Public Parts: How Sharing in the Digital Age Improves the Way We Work and Live Audiobook (Free) | AudioBooksLoft

Public Parts: How Sharing in the Digital Age Improves the Way We Work and Live Audiobook (Free)

Summary:

International bestselling author and positive internet thinker Jeff Jarvis examines what sort of Internet has changed the way we form communities, create identities, engage in commerce, and live our lives.

A visionary and optimistic thinker examines the strain between personal privacy and publicness that’s transforming how we form areas, create identities, do business, and live our lives.

Thanks to the web, we now live-more and more-in community. More than 750 million people (and fifty percent of about Open public Parts: How Posting in the Digital Age Improves just how We Work and Live all Us citizens) use Facebook, where we talk about a billion instances a day. The collective voice of Twitter echoes immediately 100 million occasions daily, from Tahrir Square towards the Mall of America, on subjects that range between democratic reform to unfolding natural disasters to celebrity gossip.
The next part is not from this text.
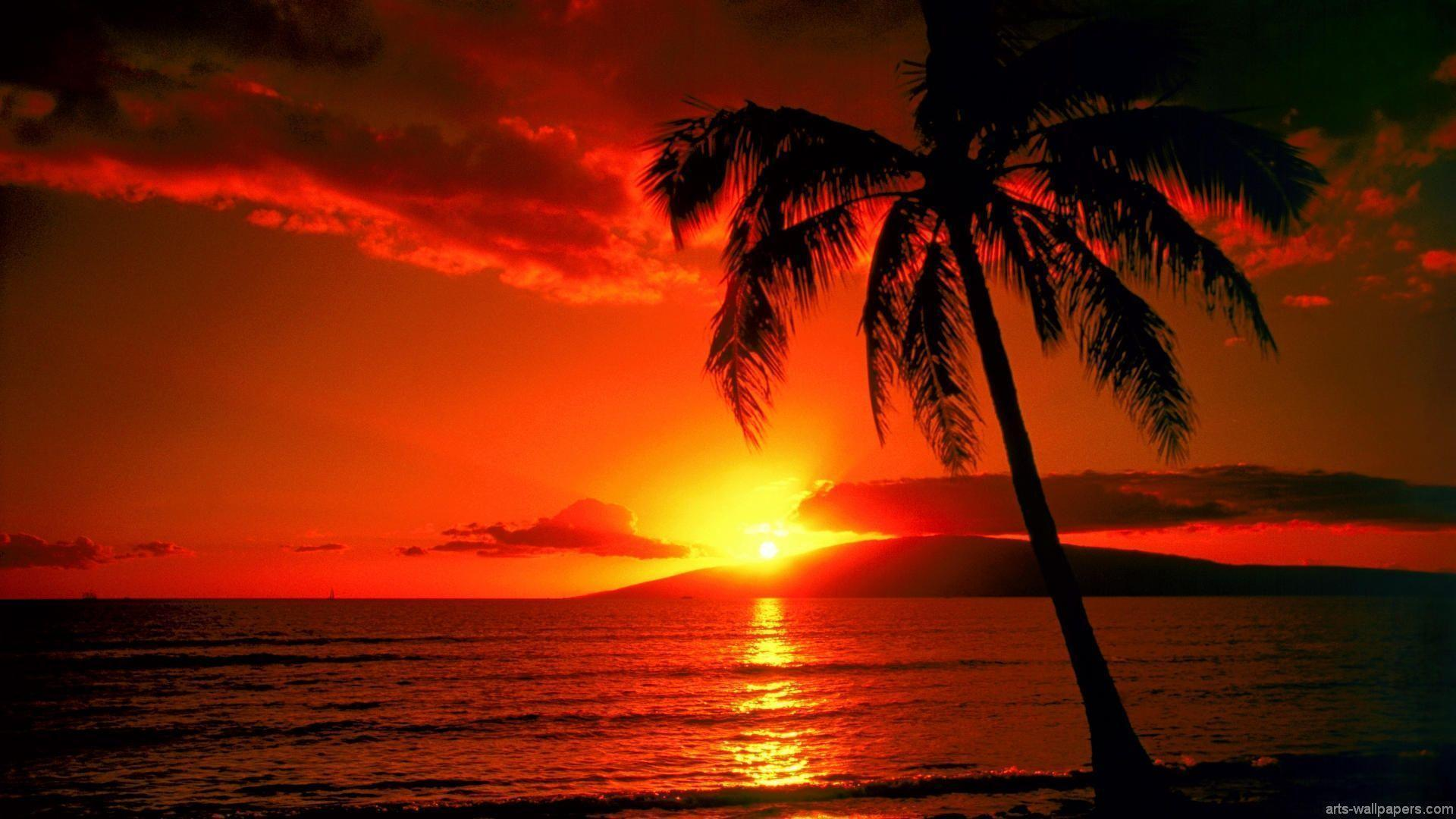 Tropical Island Sunset Wallpapers Wallpaper Cave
New tools let us reveal our photos, movies, purchases, knowledge, friendships, locations, and lives.

Yet modification brings fear, and many people-nostalgic for a far more homogeneous mass culture and provoked by well-meaning advocates for privacy-despair that the internet and how we share there is making us dumber, crasser, distracted, and susceptible to threats of most kinds. However, not Jeff Jarvis.

With this shibboleth-destroying book, Public Parts argues persuasively and personally that the internet and our new sense of publicness are, in fact, doing the opposite. Jarvis travels back in time to show the amazing parallels of dread and level of resistance that met the arrival of other enhancements such as the camera and the printing press. The internet, he argues, changes business, society, and lifestyle as profoundly as Gutenberg’s invention, moving power from aged institutions to people.

Predicated on extensive interviews, Public Parts introduces us towards the men and women creating a new industry based on sharing. Some of them have grown to be household names-Facebook’s Mark Zuckerberg, Google’s Eric Schmidt, and Twitter’s Evan Williams. Others may soon be named the industrialists, philosophers, and designers of our future.

Jarvis explores the promising ways in which the web and publicness allow us to collaborate, think that, ways-how we produce and market, buy and sell, organize and govern, train and find out. He also examines the necessity aswell as the limits of privacy in an effort to understand and therefore protect it.

This new and open era has already profoundly disrupted economies, industries, laws, ethics, childhood, and several other facets of our day to day lives. But the alter has just started. The shape of the future is not guaranteed. The amazing fresh equipment of publicness may be used to good ends and poor. The choices-and the responsibilities-lie with us. Jarvis makes an urgent case that the future of the internet-what one technologist phone calls “the eighth continent”-needs as much protection as the physical space we talk about, the environment we breathe, as well as the rights we afford each other. It is an area of the general public, for the public, and by the general public. It needs security and respect from most of us. As Secretary of State Hillary Clinton stated in the wake of the uprisings in the Middle East, “If people all over the world are going to come together every day online and also have a safe and productive experience, we are in need of a shared vision to steer us.” Jeff Jarvis provides that vision and will be that guide.